# Solved: Cell Phone Browser Access in UK



## DFountainValley (Aug 30, 2014)

Hello, going to England next week. With the SIM removed from my united states purchased cell phone, will the browser on my cell phone connect with the free wifi services available in the UK ? Thanks in advance, DFV


----------



## TerryNet (Mar 23, 2005)

No, a browser just uses whatever network connection (if any) exists. If the cell phone has Wi-Fi capability you can connect it to a wireless network and the browser will then use that network.


----------



## DFountainValley (Aug 30, 2014)

Thank you, I appreciate your response. I should have included "using the wifi capability of the cell phone". Like your avatar, is that a Mountain Class ?


----------



## TerryNet (Mar 23, 2005)

You're welcome.  Have a good and safe trip.
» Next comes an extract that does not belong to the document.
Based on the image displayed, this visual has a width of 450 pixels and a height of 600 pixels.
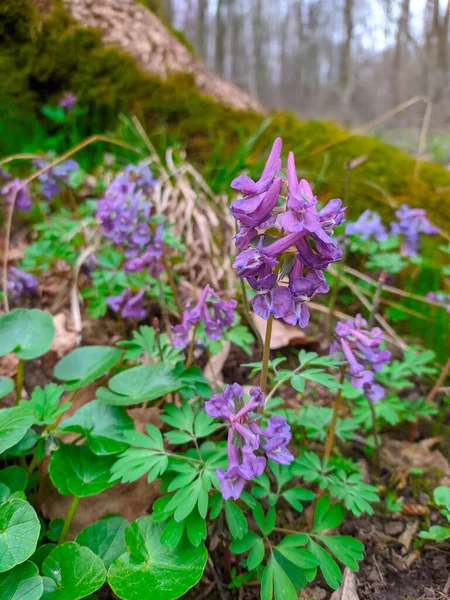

I "borrowed" the picture from the internet, and all I know is that it is a PRR engine.


----------



## dvk01 (Dec 14, 2002)

A lot will depend on your make & model of phone
I have an android phone ( alcatel) , that will not fully boot up or allow wireless to be switched on, unless a sim card is inserted. Whereas my windows phone works perfectly with WIFI with no sim card inserted

In UK many "free" WIFI services aren't actually open & free and are only available to registered users. You often need a phone connection to use them as some are restricted to users from particular phone networks. For example many London underground stations have "free" wireless, but the free is restricted to a few minutes for anybody & unlimited for Virgin mobile phone customers without logging in as it detects your phone network connection. 

Other free connections rely on you using BT phone & broadband to get the free access and others have to pay for it 

Many Starbucks, McDonalds & other coffee shops do have free WIFI for customers, you have to get the log in from the till 

There are some totally free WIFI networks in various shopping centres and a few in town centres scattered around, but in practice the widely advertised free wifi isn't free at all you do need to register for it on first connection with an email address


----------